According to the New York Times, quarterback Colin Kaepernick will be settling his collusion case with the NFL for blackballing him after his famed national anthem protests. During the 2016 season, Kaepernick invited vigorous debate around the issues of race, policing, and even workplace standards. Owners were forced to react to players around the league joining Kapernick’s protest, and some of them were rumored to have issued kneel and be fired policies. Kaepernick and his fellow NFL players who either knelt or raised a fist during the anthem even incurred the wrath of Donald Trump, who infamously referred to them as “sons of bitches.” The league is prepared to settle with both Kaepernick and Eric Reid, the two players who formally filed grievance claims against the league.

In a joint statement released by the NFL and the two men’s lawyers on Friday, both parties said that they “have decided to resolve the pending grievances” and “there will be no further comment.” Presumably, this means that the NFL is going to pay these men and pay them well, and there is a confidentiality agreement so that the public cannot know the official extent of collusion.
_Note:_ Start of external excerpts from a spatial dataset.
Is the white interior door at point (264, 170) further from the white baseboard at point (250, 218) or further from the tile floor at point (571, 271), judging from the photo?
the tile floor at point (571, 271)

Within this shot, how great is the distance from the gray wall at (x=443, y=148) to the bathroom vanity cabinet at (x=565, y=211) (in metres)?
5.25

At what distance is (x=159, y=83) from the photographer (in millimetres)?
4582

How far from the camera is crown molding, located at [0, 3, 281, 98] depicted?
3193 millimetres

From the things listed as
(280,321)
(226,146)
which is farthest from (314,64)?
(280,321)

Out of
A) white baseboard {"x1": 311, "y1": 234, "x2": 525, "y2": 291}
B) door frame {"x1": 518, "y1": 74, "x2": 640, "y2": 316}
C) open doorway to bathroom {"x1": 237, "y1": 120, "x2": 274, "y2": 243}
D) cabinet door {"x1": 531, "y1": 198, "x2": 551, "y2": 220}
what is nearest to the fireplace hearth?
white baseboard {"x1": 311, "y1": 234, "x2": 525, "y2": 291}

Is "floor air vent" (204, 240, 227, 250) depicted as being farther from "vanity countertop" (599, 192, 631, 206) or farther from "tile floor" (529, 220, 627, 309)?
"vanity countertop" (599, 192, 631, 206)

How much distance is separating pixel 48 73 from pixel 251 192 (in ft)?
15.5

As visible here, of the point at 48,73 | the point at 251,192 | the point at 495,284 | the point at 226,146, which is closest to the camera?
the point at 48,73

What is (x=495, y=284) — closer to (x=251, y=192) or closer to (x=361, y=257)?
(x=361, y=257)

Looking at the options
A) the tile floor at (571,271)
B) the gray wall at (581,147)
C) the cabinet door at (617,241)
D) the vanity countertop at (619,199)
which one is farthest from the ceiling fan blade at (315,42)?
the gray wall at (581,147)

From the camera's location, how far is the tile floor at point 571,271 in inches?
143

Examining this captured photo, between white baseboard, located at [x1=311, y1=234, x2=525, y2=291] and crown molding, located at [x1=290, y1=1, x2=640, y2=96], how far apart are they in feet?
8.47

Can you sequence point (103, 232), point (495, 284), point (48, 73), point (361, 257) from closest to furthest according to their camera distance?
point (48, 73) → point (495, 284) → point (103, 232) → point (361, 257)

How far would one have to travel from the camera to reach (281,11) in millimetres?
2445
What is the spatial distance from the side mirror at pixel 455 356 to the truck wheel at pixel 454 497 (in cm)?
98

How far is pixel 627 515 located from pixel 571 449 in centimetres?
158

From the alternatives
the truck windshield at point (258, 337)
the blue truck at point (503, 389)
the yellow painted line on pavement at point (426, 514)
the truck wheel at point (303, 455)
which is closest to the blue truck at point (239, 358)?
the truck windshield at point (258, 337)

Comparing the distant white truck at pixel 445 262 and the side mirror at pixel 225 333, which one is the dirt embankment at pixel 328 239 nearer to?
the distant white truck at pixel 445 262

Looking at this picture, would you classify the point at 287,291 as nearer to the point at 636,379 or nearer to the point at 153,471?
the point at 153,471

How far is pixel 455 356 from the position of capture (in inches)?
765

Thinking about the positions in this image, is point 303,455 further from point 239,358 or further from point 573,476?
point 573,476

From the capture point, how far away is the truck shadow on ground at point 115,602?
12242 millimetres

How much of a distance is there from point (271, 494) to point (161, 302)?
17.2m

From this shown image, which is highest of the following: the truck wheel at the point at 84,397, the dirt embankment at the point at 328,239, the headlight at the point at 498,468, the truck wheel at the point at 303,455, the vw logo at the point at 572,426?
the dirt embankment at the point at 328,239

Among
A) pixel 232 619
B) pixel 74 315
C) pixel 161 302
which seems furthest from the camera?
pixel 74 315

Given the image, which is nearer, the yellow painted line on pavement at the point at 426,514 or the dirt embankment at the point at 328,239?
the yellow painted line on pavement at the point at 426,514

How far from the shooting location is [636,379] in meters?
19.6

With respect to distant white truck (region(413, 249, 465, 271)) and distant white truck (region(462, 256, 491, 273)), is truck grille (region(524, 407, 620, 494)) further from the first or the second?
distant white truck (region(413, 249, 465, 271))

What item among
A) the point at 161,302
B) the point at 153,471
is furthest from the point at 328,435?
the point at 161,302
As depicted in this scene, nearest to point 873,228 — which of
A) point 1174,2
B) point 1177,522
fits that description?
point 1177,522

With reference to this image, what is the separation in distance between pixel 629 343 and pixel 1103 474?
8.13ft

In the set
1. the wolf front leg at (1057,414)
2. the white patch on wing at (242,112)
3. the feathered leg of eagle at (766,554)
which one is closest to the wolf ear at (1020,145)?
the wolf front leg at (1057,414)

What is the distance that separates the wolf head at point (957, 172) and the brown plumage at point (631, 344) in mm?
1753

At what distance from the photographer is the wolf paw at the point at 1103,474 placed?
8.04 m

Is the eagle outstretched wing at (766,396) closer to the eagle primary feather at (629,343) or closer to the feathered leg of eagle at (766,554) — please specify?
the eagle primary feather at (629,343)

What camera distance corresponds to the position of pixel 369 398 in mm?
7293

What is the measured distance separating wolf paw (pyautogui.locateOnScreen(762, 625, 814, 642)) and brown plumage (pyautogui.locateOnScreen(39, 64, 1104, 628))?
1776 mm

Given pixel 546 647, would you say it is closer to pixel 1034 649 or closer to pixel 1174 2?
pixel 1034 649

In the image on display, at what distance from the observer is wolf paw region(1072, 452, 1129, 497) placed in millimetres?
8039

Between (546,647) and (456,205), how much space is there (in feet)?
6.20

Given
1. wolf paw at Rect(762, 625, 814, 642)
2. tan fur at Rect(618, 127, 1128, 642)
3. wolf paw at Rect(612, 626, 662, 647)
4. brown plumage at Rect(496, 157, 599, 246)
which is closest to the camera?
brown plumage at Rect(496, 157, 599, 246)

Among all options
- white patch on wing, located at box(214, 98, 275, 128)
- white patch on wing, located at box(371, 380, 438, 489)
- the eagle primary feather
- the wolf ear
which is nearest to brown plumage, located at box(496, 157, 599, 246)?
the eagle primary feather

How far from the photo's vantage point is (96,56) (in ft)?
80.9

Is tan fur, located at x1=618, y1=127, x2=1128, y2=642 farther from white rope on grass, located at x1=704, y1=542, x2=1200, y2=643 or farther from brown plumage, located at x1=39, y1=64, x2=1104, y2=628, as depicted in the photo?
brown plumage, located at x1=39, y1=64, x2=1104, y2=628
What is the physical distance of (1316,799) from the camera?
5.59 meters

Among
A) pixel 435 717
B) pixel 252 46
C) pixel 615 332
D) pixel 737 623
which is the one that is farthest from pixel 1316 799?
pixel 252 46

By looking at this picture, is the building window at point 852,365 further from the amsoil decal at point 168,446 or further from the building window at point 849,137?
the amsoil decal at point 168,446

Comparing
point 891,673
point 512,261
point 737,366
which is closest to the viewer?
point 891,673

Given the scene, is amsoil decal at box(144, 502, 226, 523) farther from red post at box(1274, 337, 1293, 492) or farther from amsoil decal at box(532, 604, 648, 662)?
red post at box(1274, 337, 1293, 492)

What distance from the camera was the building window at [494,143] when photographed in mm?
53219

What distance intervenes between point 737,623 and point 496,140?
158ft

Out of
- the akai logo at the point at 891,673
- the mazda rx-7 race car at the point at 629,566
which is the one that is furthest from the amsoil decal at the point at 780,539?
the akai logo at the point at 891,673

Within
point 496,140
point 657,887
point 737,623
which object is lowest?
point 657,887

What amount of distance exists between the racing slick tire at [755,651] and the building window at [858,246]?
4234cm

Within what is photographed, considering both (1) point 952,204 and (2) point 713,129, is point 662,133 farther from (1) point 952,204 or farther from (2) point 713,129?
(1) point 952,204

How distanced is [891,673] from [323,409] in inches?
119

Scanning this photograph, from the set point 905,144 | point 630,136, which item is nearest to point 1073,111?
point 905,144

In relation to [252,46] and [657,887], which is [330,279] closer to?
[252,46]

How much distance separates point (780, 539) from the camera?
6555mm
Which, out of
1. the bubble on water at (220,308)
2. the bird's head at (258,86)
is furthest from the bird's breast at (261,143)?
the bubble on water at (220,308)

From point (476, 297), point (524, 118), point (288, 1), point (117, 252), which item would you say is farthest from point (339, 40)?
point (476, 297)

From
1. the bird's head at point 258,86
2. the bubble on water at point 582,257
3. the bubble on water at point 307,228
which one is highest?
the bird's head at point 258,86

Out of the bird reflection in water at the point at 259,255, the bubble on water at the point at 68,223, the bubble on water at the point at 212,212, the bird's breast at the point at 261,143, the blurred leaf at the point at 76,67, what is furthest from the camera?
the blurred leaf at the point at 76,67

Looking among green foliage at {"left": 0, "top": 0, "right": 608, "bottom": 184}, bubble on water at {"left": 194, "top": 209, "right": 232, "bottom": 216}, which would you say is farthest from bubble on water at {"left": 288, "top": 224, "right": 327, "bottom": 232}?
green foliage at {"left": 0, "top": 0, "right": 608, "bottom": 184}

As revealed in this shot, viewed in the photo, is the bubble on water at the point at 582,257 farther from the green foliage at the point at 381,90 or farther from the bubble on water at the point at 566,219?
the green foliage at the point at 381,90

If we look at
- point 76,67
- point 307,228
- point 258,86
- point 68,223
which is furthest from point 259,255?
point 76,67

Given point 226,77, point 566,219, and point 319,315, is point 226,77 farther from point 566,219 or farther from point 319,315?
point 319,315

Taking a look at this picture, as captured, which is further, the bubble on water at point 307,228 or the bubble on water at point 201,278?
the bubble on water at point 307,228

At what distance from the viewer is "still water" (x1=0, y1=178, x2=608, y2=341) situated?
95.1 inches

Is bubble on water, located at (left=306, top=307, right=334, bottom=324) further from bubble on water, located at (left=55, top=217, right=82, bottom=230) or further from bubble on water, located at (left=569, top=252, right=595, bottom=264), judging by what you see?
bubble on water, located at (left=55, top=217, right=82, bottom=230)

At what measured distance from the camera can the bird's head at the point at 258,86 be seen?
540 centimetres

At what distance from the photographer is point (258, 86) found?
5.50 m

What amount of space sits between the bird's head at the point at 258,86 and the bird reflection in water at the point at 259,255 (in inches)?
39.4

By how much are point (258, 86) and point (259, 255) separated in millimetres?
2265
NBA superstar LeBron James was asked about the case at NBA All-Star Weekend in Charlotte, and his response to journalists was simple: “I stand with Kap. I kneel with Kap. I feel like what he was talking about nobody wanted to listen to. Nobody wanted to really understand where he was coming from.” James also supported Nike, with whom he has a lifetime endorsement deal, when it featured Kaepernick heavily in its rebranded “Just Do It” campaign.

During the recent Super Bowl, Kaepernick shared pictures of celebrities and activists wearing jerseys in protest of the NFL, pledging not to watch. Whether because of those protests, that TV audience numbers across the board have trended downward, or that the game was generally regarded as a snoozefest, viewership of the Super Bowl, typically one of the most watched programs of the year, was down. In fact, over the last two years, NFL viewership in general has been down, coinciding with Kaepernick’s protest.

Michael McCambridge, author of the book America’s Game: The Epic Story of How Football Captured a Nation told the New York Times, “The most important thing is (Kaepernick) started a really important conversation that we’ve been having for a couple of years, and the people who were willing to have that conversation have learned some things… I suspect even if Kaepernick knew how long it would take he might have done it differently. But he took a social stand and he was willing to suffer the consequences of that.”